Intro
Yesterday the company I’ve been consulting for had a partial outage with their multi-gigabit fiber connection with TWC business class in North Carolina. We’ve never seen an outage with these characteristics.
The details
The outage was mostly unnoticed but various SiteScope monitors that fetch web pages were periodically going off and then working again. So it wasn’t a hard outage. How do you pin something like that down?
It’s easiest to relate to a web site whose IP address isn’t constantly changing, which pretty much rules out the majors like google.com or microsoft.com. I actually used my own site – it’s running on good infrastructure in Amazon’s data center and its IP is fixed. And yes I was occasionally seeing timeouts. Could it be simply waiting for a DNS lookup? That would explain everything. So I ran verbosely:
$ curl ‐vv www.drjohnstechtalk.com
* About to connect() to www.drjohnstechtalk.com port 80 (#0) * Trying 50.17.188.196... |
That response came quickly, then it froze. So I knew it wasn’t a DNS resolution problem. This could have also been shown by doing a trace, but the curl method was a faster way to get results.

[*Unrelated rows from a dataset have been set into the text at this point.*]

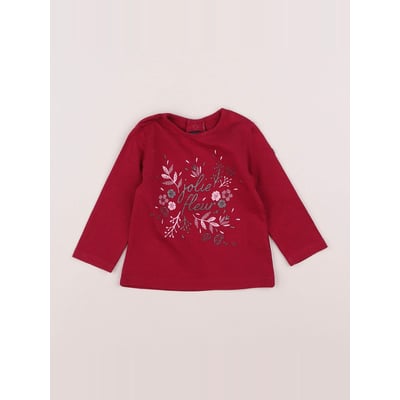 Tee-shirt - Très bon état TERRE DE MARIN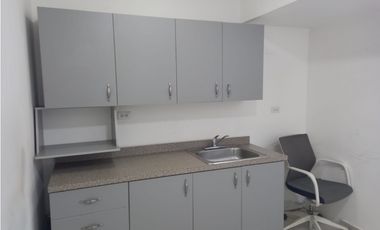 Se Alquilan Oficinas Cinta Costera desde 300 Mts $3,600,oo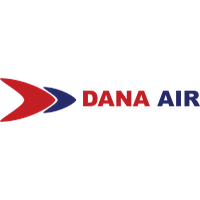 Dana Air logo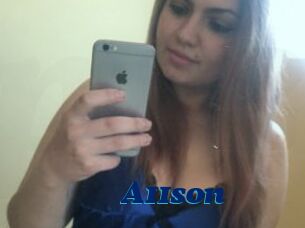 A11son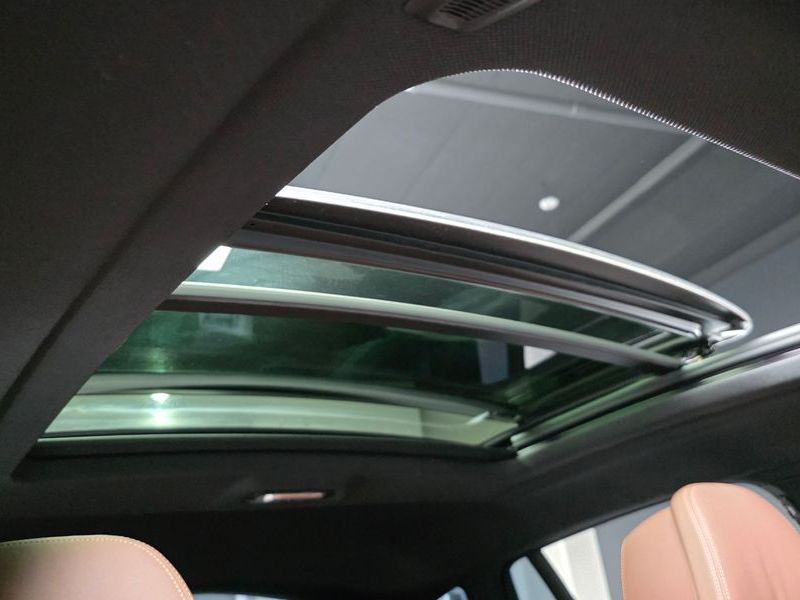 2022 BMW X6 xDrive30d M Sport photo 27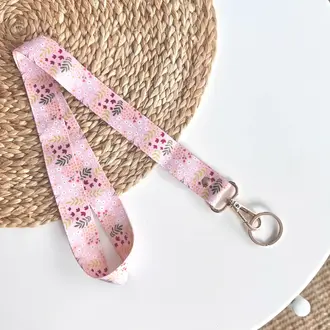 ENSEIGNANTES INSPIRANTES LANIÈRE - ROSE FLEURIE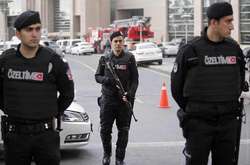 У Туреччині затримали 36 осіб за підозрою у причетності до ІДІЛ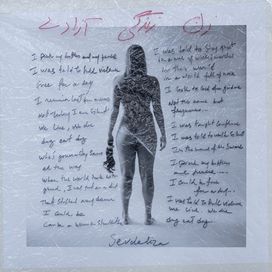 Woman Life Freedom - 2022 • Single/EP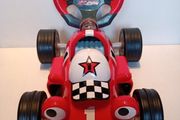 Rory the Racing Car Remote Control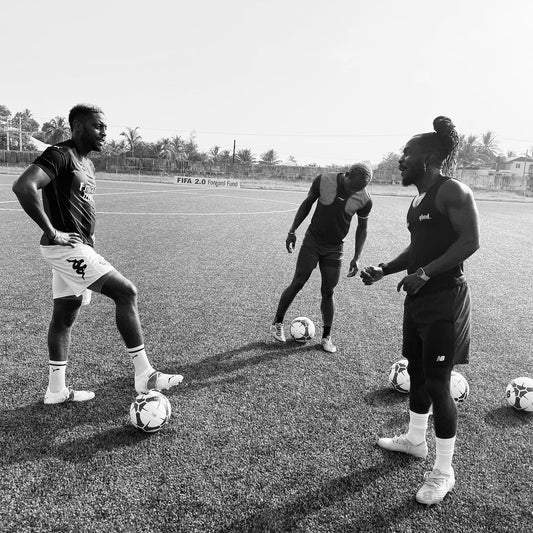 Private Group Training Session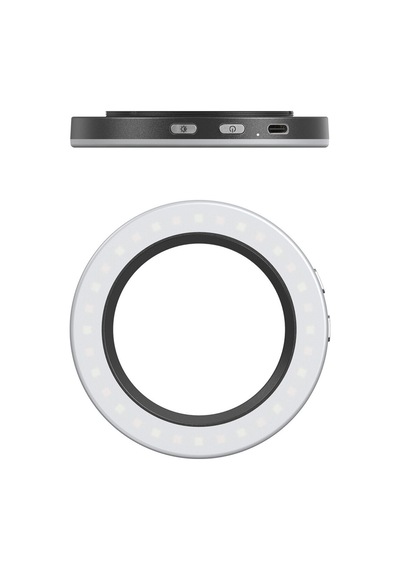 Smallrig - 4873 67mm Ring Led Video Işığı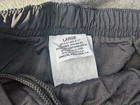 Ipfu Shorts Size Medium Pt Army Usgi Nwt Black Incorrectly Tagged Large  
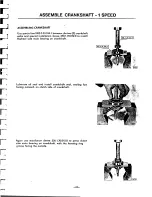 Preview for 39 page of Puch Magnum X Service Manual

I decided to put a max_time limit on curl of one second just to get a feel for the problem, running this command frequently:
$ curl ‐m1 www.drjohnstechtalk.com
After all when the web site is working and the gigabit connection is working, the answer comes back in 60 msec. So 1 second should be more than enough time.
So while there was some of this:
$ curl ‐m1 www.drjohnstechtalk.com
<!DOCTYPE HTML PUBLIC "-//IETF//DTD HTML 2.0//EN"> <html><head> <title>301 Moved Permanently</title> </head><body> <h1>Moved Permanently</h1> <p>The document has moved <a href="https://drjohnstechtalk.com/blog/">here</a>.</p> <hr> <address>Apache/2 Server at www.drjohnstechtalk.com Port 80</address> </body></html> |
there was also some of this:
$ curl ‐m1 www.drjohnstechtalk.com
curl: (28) connect() timed out!
We determined on our perimeter firewall that it was passing all packets.

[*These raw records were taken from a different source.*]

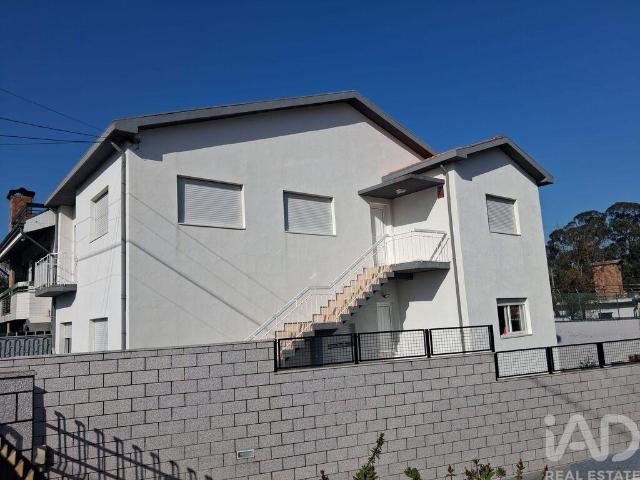 Apartamento T3 em Gondomar, Valbom e Jovim de 100 m²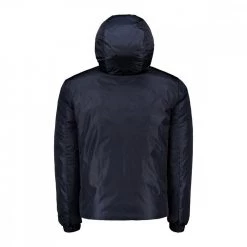REFRIGIWEAR GIACCA CON CAPPUCCIO HUDSON Blu 7 REFRIGIWEAR GIACCA CON CAPPUCCIO HUDSON Blu -Offerta Economica Novità refrigiwear g12203ny0176 giacca con cappuccio hudson 3 giacconi uomo 041546701 03700 3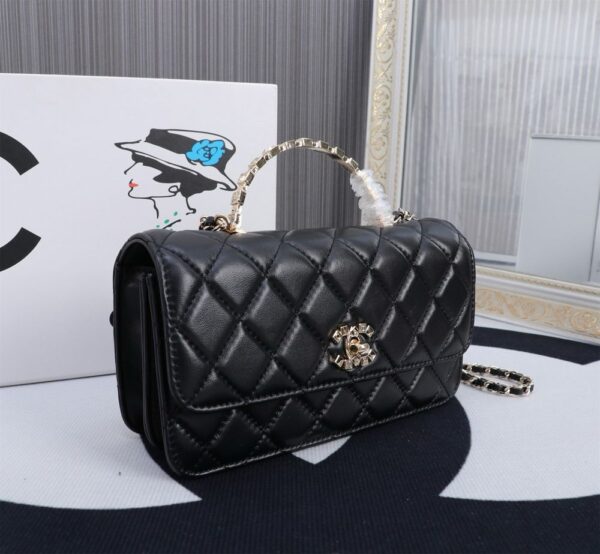 Modern Style Trendy CN HandBag 729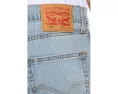 Levi's брюки 502 Taper Cooling в обтяжку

Again, the advantage of a fixed, rarely used IP address is that you can throw it into a trace statement and not get overwhelmed with noise. So I could see from a trace taken during one of those timeouts that we weren’t getting a response to our SYN packet.
So I tried to use a SYN packet geneator to reproduce the problem and learn more. scapy. I’ve just improved my write-up of scapy to reflect some of the new ways I used it yesterday!
To begin with, I didn’t know much about scapy except what I had previously posted. But it worked every time! I could not reproduce the problem no matter how hard I tried:
>>> sr(IP(dst=”drjohnstechtalk.com”)/TCP(dport=80))
Begin emission: ........................................................................................Finished to send 1 packets. .............................................* Received 134 packets, got 1 answers, remaining 0 packets (<Results: TCP:1 UDP:0 ICMP:0 Other:0>, <Unanswered: TCP:0 UDP:0 ICMP:0 Other:0>) |
I racked my brains, what could be different about these scapy packets?? Also not being a TCP expert the answer is many, many things. But did I give up? No! I quickly scanned the scapy for dummies tutorial and realized a few things. I assumed scapy was randomizing its source port the way all other TCP applications do, but it wasn’t! You need a sport=RandShort() argument in the TCP section to do that. Who knew? So I had been sending packets from the same source port, specifically 20. When I switched it to a randomized port I quickly reproduced the timeout issue! And most amazingly, when I encountered a port that didn’t work, it consistently didn’t work – every single time. Its neighboring ports were fine. Some of its neighbors’ neighbors didn’t work, also consistently.
So for instance
>>> sr(IP(dst=”drjohnstechtalk.com”)/TCP(dport=80,sport=21964))
Begin emission: ........................................................................................Finished to send 1 packets. ........................................ |
was consistently not working. Same for source port 21962. Source port 21963 was consistently fine.
Well, this explains the intermittent SiteScope errors.
Gotta be the firewall
I know what you’re thinking. Routers don’t care about TCP port information. That’s much more like a firewall connection table thing. And I agree, but our firewall trace showed these SYN packets getting through, and no SYN_ACK coming back.
It’ way too difficult to do a trace on a Cisco router, but I looked at the router config and didn’t see anything amiss.
So I called the ISP, TWC business class. I got a pre-recorded message talking about outages in North Carolina, where this link just happens to be located! The coincidence seems too great. I still don’t have clarity from them – I guess customer service is not their strong suit. They haven’t even bothered to get back to me 24 hours later (and this is for a major fiber circuit).
References and related
The amazingly customizable packet generator known as scapy.
Probably the best write-up of scapy is this scapy for dummies PDF.